Dataset:

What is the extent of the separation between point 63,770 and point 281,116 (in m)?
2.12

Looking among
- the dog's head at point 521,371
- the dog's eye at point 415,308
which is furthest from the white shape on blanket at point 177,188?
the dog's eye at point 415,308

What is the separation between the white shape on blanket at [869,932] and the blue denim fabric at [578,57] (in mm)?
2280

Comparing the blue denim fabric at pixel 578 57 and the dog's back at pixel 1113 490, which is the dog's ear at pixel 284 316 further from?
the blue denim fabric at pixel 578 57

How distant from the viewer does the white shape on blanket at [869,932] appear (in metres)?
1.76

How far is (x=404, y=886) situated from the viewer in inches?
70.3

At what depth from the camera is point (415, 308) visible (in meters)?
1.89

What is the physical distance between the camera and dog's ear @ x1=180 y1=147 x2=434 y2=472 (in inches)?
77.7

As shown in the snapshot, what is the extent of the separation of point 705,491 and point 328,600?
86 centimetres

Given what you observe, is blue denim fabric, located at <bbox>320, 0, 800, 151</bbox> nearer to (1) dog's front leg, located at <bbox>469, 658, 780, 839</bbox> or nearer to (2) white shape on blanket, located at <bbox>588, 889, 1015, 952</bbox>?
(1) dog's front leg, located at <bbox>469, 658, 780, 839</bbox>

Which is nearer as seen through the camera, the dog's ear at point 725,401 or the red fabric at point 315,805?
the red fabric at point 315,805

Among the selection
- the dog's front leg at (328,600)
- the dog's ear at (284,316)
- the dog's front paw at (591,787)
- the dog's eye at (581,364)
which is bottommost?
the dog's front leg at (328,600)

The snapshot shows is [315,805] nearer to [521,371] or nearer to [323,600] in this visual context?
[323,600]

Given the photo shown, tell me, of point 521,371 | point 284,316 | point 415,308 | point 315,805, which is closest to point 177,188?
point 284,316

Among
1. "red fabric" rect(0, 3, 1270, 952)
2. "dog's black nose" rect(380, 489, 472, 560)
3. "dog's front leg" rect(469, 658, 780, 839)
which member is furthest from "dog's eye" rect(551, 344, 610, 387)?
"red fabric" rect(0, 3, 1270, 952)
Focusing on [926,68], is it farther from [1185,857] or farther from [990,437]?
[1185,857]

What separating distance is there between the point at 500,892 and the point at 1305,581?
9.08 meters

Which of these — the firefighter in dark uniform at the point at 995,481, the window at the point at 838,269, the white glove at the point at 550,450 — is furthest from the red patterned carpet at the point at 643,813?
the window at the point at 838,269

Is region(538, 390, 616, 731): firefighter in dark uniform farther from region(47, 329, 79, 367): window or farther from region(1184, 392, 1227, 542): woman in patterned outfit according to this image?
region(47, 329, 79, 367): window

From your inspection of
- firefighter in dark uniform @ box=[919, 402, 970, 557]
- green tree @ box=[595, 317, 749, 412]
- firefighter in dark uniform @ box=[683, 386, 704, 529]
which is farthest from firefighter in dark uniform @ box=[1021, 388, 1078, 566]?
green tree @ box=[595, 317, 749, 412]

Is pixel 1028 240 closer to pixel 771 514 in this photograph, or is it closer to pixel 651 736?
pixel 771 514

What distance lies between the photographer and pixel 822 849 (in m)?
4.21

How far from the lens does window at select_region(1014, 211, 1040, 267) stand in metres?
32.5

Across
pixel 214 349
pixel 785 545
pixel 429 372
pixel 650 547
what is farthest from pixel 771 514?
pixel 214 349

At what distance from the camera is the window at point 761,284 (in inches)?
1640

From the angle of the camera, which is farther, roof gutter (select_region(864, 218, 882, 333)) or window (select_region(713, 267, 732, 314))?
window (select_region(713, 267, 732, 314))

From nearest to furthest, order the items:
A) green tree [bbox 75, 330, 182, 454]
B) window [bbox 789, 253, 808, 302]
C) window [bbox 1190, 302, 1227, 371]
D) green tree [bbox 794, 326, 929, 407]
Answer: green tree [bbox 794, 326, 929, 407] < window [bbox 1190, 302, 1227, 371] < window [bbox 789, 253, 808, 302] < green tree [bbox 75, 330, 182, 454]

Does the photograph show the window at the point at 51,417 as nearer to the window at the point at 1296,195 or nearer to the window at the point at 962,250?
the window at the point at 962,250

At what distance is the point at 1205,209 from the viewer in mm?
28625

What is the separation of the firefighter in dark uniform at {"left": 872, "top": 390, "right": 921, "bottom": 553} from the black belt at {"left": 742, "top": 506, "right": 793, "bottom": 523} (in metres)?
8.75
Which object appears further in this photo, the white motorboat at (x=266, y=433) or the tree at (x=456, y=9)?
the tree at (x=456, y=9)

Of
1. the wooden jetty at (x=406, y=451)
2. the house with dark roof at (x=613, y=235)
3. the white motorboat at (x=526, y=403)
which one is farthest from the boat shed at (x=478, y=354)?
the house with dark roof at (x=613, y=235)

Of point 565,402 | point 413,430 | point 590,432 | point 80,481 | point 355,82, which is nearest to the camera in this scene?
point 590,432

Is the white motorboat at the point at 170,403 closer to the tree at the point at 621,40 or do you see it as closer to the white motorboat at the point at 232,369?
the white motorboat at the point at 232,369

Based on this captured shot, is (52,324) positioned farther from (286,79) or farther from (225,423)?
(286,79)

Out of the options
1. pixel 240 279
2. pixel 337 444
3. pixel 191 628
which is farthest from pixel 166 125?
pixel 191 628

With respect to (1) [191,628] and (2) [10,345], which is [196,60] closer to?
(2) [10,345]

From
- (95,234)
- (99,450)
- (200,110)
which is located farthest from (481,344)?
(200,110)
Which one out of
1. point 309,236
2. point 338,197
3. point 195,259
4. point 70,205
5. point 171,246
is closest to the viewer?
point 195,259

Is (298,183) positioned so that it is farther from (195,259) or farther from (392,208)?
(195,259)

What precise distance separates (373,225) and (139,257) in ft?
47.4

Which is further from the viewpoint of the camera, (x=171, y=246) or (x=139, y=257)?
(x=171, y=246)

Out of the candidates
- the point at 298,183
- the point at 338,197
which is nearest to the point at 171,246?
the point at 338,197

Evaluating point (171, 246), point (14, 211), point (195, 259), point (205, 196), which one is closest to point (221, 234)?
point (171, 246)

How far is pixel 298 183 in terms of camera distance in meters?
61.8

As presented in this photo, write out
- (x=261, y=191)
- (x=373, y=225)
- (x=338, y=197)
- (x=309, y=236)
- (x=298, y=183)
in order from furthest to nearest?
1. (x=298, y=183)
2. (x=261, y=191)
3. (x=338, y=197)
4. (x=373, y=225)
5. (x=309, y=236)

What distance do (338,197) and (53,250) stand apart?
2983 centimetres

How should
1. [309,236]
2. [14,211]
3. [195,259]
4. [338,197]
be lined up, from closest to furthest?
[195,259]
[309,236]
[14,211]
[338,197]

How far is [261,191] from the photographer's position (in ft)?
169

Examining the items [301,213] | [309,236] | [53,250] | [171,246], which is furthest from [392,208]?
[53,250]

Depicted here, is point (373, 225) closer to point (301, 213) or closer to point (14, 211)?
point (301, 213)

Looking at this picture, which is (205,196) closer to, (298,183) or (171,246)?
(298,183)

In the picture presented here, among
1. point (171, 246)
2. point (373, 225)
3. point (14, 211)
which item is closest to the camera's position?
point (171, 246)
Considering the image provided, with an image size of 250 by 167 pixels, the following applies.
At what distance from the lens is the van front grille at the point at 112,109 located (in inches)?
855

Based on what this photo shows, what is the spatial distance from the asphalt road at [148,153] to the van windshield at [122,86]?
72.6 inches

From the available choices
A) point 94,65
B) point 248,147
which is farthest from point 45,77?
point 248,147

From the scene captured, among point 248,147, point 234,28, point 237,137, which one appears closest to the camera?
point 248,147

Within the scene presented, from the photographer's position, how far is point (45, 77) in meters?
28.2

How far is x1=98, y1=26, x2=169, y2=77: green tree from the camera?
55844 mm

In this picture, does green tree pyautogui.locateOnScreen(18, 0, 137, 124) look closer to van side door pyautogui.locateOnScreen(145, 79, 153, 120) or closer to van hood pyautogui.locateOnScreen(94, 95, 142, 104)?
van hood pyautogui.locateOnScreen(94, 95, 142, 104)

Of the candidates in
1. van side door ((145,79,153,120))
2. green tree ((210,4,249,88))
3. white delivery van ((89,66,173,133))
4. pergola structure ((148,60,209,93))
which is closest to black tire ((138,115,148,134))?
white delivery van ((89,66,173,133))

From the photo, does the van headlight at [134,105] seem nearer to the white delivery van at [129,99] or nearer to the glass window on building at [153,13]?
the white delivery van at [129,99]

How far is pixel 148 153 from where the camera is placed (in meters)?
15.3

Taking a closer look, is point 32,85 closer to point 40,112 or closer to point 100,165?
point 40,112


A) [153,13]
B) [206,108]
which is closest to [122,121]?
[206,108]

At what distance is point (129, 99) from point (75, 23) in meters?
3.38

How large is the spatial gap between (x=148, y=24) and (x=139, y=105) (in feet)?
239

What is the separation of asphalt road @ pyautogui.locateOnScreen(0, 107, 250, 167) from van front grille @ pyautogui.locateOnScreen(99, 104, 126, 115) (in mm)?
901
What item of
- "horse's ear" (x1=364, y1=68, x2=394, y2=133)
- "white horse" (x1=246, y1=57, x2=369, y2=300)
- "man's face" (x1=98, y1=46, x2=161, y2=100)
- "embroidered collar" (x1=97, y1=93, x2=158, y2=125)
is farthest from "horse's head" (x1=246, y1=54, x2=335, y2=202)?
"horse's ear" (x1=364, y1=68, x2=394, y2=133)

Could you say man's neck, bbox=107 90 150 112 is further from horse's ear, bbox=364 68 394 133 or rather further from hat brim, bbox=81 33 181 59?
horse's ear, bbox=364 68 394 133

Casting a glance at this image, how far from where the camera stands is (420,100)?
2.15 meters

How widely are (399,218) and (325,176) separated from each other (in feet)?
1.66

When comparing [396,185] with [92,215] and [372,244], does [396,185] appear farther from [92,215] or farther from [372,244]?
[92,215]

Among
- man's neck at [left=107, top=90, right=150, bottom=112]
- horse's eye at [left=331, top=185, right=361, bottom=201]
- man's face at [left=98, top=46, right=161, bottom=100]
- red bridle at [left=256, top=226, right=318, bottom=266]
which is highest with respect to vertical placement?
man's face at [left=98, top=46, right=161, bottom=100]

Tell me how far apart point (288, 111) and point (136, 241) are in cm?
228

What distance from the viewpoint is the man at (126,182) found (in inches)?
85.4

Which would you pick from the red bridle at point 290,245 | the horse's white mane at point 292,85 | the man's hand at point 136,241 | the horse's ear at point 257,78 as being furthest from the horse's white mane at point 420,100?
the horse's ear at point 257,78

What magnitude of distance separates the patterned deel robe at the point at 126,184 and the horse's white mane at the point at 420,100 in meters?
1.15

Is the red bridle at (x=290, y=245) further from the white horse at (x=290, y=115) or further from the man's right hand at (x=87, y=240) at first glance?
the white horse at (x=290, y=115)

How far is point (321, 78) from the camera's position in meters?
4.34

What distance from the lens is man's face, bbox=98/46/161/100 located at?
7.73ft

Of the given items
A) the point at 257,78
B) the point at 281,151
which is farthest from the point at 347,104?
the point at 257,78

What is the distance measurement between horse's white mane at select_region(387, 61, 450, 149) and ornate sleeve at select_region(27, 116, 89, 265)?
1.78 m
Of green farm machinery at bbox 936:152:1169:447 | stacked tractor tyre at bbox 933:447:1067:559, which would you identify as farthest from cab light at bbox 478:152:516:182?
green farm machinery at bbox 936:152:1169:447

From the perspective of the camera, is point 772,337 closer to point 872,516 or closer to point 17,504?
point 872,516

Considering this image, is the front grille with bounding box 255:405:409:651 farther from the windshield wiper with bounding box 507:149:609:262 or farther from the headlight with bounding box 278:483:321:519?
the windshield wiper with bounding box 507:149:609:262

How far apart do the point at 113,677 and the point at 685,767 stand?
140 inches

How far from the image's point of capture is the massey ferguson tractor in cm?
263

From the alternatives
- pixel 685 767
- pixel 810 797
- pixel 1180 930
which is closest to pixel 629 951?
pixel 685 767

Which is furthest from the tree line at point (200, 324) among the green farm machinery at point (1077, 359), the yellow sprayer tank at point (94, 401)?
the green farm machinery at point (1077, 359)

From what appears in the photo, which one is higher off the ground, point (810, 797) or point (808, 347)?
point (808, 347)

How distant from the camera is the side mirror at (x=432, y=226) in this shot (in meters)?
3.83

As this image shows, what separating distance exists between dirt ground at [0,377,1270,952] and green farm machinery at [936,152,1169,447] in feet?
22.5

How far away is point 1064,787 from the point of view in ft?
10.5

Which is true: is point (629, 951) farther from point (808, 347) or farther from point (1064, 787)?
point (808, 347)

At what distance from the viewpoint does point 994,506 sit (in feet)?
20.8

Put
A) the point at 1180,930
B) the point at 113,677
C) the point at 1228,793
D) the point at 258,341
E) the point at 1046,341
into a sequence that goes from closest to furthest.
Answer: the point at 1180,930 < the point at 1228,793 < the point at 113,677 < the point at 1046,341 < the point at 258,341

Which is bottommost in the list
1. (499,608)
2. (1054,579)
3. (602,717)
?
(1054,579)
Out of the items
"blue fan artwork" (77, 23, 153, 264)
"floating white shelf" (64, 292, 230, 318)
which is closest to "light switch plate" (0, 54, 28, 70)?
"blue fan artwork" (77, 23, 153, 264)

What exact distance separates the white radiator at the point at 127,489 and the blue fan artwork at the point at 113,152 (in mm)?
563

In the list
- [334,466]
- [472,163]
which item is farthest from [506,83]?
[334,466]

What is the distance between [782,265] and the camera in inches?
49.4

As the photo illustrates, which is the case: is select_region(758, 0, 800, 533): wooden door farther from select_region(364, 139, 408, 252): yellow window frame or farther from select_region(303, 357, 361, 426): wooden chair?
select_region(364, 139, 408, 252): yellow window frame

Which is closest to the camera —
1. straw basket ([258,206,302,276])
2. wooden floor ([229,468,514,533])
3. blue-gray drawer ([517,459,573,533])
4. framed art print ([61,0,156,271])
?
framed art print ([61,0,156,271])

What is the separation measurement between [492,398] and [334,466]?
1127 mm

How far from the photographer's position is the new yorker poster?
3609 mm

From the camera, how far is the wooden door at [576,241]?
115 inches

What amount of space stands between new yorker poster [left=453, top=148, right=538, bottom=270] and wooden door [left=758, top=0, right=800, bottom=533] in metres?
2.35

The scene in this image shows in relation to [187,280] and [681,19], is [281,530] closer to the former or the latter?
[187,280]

Stated goal:
Reproduce word for word the material above, starting at its first line and ending with the line that contains "86 centimetres", both lines included.

Solution to the exercise:
What is the extent of the separation between point 63,770 and point 281,116 (in m)?
2.12

Looking among
- the dog's head at point 521,371
- the dog's eye at point 415,308
which is furthest from the white shape on blanket at point 177,188?
the dog's eye at point 415,308

What is the separation between the white shape on blanket at [869,932] and the blue denim fabric at [578,57] (in mm)?
2280

Comparing the blue denim fabric at pixel 578 57 and the dog's back at pixel 1113 490, which is the dog's ear at pixel 284 316 further from?
the blue denim fabric at pixel 578 57

How distant from the viewer does the white shape on blanket at [869,932] appear (in metres)?
1.76

How far is (x=404, y=886) situated from the viewer in inches?
70.3

At what depth from the camera is point (415, 308) visible (in meters)?
1.89

What is the physical distance between the camera and dog's ear @ x1=180 y1=147 x2=434 y2=472 (in inches)?
77.7

As shown in the snapshot, what is the extent of the separation of point 705,491 and point 328,600?
86 centimetres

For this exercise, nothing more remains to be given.